◆ Extract to read ◆
_ _ _ _ _

Redis use cases - Gaming Leaderboards


  • Use Redis sorted sets - automatically stores data sorted
  • Example - top 10 scores for a game


Redis use cases - Pub/sub messaging or queues 

Redis use cases - Recommendation Data


  • Uses INCR or DECR in Redis
  • Using Redis hashes, you can maintain a list of who liked / disliked a product


Memcached Overview


  • Simple in-memory key-value store with sub-millisecond latency
  • Automatic detection and recovery from cache node failures
  • Typical applications
    • Session store (persistent as well as transient session data store)
    • DB query results caching (relational or NoSQL DBs - RDS / DynamoDB etc.)
    • Webpage caching
    • API caching
    • Object caching (images/files/metadata)
  • Well suited for web / mobile apps, gaming, IoT, ad-tech, and e-commerce

Memcached Architecture


  • Memchached cluster is generally placed in private subnet
  • Accessed from EC2 instance placed in a public subnet in a VPC
  • Allows access only from EC2 network (apps should be hosted on whitelisted EC2 instances)
  • Whitelist using security groups
  • Up to 20 nodes per cluster
  • Data is distributed across the available nodes
  • Replicas are not supported
  • Node failure = data loss
  • Nodes can be deployed as Multi-AZ (to reduce data loss)

Memcached Auto Discovery


  • Allows client to automatically identify nodes in your Memcached cluster
  • No need to manually connect to individual nodes
  • Simply connect to any one node (using configuration endpoint) and retrieve a list of all other nodes
  • The metadat (list of all nodes) get s updated dynamically as you add/remove nodes
  • Node failures are automatically detected, and nodes get replaced
  • Enabled by default (you must use Auto Discovery capable client)

Memcached Scaling


  • Vertical scaling not supported
    • can resize by creating a new cluster and migrating your application
  • Horizontal scaling
    • allows you to partition your data across multiple nodes
    • up to 20 nodes per cluster and 100 nodes per region (soft limit)
    • no need to change endpoints post scaling (if you use auto-discovery)
    • must re-map at least some of your keyspace post scaling (evently spread cache keys across all nodes)

_ _ _ _ _

◆ Record extracts ◆
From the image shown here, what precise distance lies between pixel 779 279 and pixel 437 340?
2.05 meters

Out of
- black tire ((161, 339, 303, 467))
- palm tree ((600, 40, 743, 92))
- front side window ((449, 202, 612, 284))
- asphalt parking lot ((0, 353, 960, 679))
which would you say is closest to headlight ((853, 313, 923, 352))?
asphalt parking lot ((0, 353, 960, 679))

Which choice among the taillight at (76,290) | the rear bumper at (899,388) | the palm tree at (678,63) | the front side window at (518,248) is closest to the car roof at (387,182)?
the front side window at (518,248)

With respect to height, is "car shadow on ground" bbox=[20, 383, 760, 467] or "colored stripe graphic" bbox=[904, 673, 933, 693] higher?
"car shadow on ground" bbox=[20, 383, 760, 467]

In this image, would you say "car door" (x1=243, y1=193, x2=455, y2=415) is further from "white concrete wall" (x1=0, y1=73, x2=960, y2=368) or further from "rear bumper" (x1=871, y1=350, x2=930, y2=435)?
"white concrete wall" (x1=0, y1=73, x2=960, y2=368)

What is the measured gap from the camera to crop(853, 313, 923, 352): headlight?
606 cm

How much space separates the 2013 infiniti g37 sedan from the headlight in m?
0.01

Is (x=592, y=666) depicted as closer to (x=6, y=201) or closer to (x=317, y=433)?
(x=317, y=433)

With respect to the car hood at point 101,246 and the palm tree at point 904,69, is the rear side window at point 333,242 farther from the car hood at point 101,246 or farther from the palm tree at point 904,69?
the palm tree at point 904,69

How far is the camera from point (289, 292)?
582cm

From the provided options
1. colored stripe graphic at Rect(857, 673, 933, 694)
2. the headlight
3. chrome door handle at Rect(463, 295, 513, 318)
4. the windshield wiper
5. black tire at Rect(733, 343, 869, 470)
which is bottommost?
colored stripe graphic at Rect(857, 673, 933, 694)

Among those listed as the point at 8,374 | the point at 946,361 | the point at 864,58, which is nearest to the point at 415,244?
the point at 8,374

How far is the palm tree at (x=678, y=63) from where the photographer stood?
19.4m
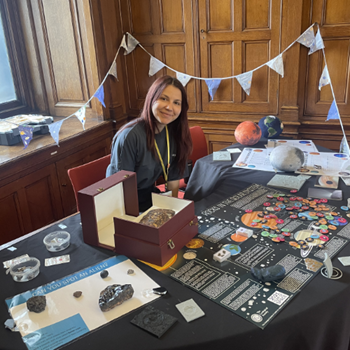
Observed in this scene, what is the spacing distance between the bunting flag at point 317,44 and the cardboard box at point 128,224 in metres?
1.93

_ _ _ _ _

◆ What is asked ◆
a. Could you retype the Redis and Memcached notes starting with "Memcached Scaling" and going on through "region (soft limit)"?
b. In the Redis and Memcached notes, can you condense the list that opens with "Simple in-memory key-value store" into a short paragraph that keeps its main facts?

◆ Results of the exercise ◆
a.
Memcached Scaling


  • Vertical scaling not supported
    • can resize by creating a new cluster and migrating your application
  • Horizontal scaling
    • allows you to partition your data across multiple nodes
    • up to 20 nodes per cluster and 100 nodes per region (soft limit)

b. Memcached is a simple in-memory key-value store with sub-millisecond latency that automatically detects and recovers from cache node failures. Typical uses include session storage (persistent or transient), caching query results from relational or NoSQL databases such as RDS or DynamoDB, and caching webpages, APIs, and objects like images, files, and metadata. It is well suited to web and mobile apps, gaming, IoT, ad-tech, and e-commerce.